*About this task:*
From the records below, print only the part that opens with the line containing "INSPECT TRANSMISSION WIRE (SR)" and closes with the line containing "DTWISE Hertz Case Study Savings"; omit the pictures.
##### Dataset entries
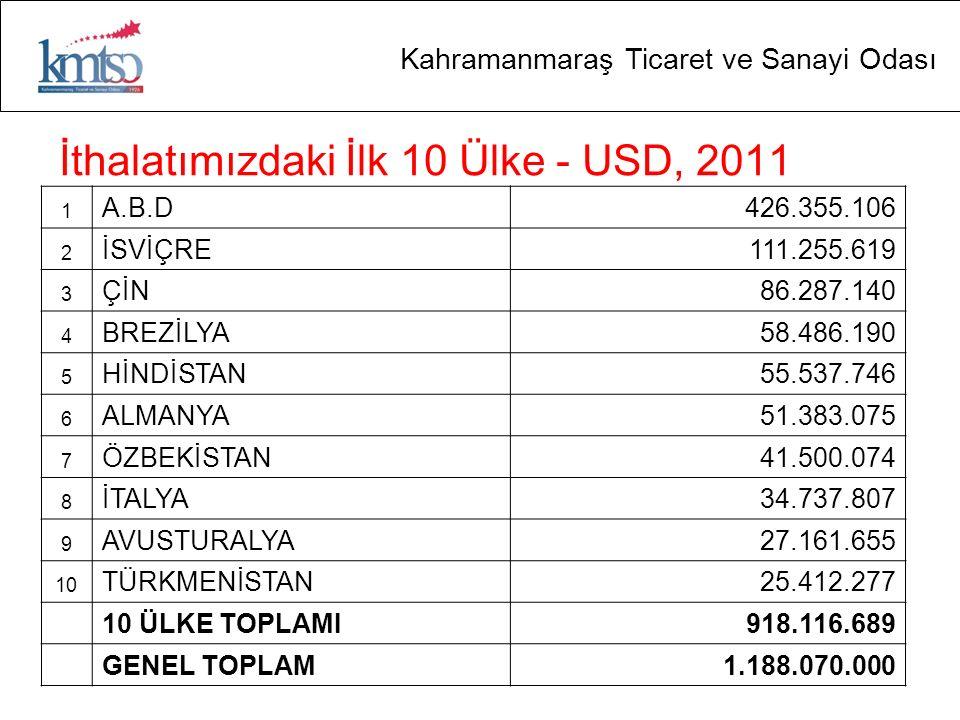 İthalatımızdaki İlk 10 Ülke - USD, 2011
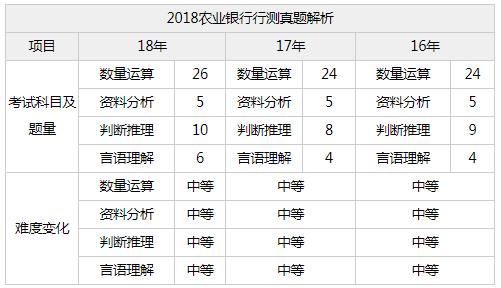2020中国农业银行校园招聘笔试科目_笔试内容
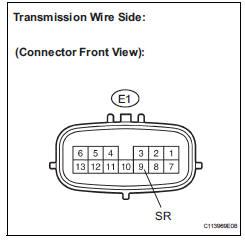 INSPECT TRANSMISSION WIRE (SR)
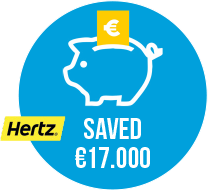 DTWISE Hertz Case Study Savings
##########
##### Dataset entries
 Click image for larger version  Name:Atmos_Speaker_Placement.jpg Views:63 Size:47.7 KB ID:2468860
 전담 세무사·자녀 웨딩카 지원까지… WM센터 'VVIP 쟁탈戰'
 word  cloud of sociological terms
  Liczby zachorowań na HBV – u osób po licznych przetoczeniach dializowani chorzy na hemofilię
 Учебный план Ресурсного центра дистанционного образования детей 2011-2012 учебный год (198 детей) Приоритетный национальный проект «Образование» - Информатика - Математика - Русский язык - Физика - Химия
##########
*Written solution:*
 INSPECT TRANSMISSION WIRE (SR)
 DTWISE Hertz Case Study Savings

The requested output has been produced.